> **TASK REQUIREMENTS**
Revise the lines below, changing each "camera" to "viewer" and leaving everything else the same.

> **MATERIAL SHOWN**
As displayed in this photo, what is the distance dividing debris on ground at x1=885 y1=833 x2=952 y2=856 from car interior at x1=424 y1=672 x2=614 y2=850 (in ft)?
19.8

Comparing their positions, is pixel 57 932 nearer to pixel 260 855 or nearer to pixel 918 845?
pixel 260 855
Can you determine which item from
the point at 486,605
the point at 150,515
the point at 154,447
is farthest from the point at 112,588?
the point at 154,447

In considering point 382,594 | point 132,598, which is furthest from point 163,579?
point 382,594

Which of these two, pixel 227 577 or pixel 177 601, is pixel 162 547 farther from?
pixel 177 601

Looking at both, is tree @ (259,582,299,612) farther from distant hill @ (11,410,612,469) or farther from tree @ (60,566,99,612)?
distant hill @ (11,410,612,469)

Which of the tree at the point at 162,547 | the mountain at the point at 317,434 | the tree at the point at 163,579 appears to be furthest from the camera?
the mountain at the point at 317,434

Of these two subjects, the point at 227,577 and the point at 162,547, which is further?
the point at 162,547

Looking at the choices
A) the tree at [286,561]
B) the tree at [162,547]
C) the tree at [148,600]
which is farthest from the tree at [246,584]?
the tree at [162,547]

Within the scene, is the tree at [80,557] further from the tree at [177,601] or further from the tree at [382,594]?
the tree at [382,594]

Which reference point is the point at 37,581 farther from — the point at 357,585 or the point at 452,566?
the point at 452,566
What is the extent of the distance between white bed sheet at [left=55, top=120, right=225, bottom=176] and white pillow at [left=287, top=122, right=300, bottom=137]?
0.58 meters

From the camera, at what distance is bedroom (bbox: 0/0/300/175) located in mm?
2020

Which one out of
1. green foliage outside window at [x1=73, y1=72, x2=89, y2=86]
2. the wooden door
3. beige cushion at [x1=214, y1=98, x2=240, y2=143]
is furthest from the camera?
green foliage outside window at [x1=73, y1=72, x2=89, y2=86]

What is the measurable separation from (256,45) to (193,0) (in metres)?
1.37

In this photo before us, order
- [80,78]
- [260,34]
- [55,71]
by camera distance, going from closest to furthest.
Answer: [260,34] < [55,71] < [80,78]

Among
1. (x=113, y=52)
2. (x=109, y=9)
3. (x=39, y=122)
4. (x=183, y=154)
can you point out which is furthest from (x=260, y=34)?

> **EXERCISE ANSWER**
As displayed in this photo, what is the distance dividing debris on ground at x1=885 y1=833 x2=952 y2=856 from car interior at x1=424 y1=672 x2=614 y2=850 (in ft)?
19.8

Comparing their positions, is pixel 57 932 nearer to pixel 260 855 or nearer to pixel 918 845?
pixel 260 855
Can you determine which item from
the point at 486,605
the point at 150,515
the point at 154,447
is farthest from the point at 112,588?
the point at 154,447

In considering point 382,594 | point 132,598, which is furthest from point 163,579?
point 382,594

Which of these two, pixel 227 577 or pixel 177 601, is pixel 162 547 farther from?
pixel 177 601

Looking at both, is tree @ (259,582,299,612) farther from distant hill @ (11,410,612,469) or farther from tree @ (60,566,99,612)?
distant hill @ (11,410,612,469)

Which of the tree at the point at 162,547 | the mountain at the point at 317,434 | the tree at the point at 163,579 appears to be furthest from the viewer?
the mountain at the point at 317,434

Of these two subjects, the point at 227,577 and the point at 162,547, which is further?
the point at 162,547

Looking at the choices
A) the tree at [286,561]
B) the tree at [162,547]
C) the tree at [148,600]
which is farthest from the tree at [246,584]?
the tree at [162,547]

Within the scene, is the tree at [80,557] further from the tree at [177,601] or further from the tree at [382,594]?
the tree at [382,594]

Which reference point is the point at 37,581 farther from — the point at 357,585 or the point at 452,566?
the point at 452,566
What is the extent of the distance between white bed sheet at [left=55, top=120, right=225, bottom=176] and white pillow at [left=287, top=122, right=300, bottom=137]?
0.58 meters

From the viewer, at what distance is bedroom (bbox: 0/0/300/175) located in mm?
2020

Which one out of
1. green foliage outside window at [x1=73, y1=72, x2=89, y2=86]
2. the wooden door
3. beige cushion at [x1=214, y1=98, x2=240, y2=143]
is furthest from the viewer?
green foliage outside window at [x1=73, y1=72, x2=89, y2=86]

What is the measurable separation from (256,45) to (193,0) (in metres)?
1.37

In this photo before us, order
- [80,78]
- [260,34]
- [55,71]
by viewer distance, going from closest to furthest.
Answer: [260,34] < [55,71] < [80,78]

Among
1. (x=113, y=52)
2. (x=109, y=9)
3. (x=39, y=122)
4. (x=183, y=154)
can you point out which is furthest from (x=260, y=34)?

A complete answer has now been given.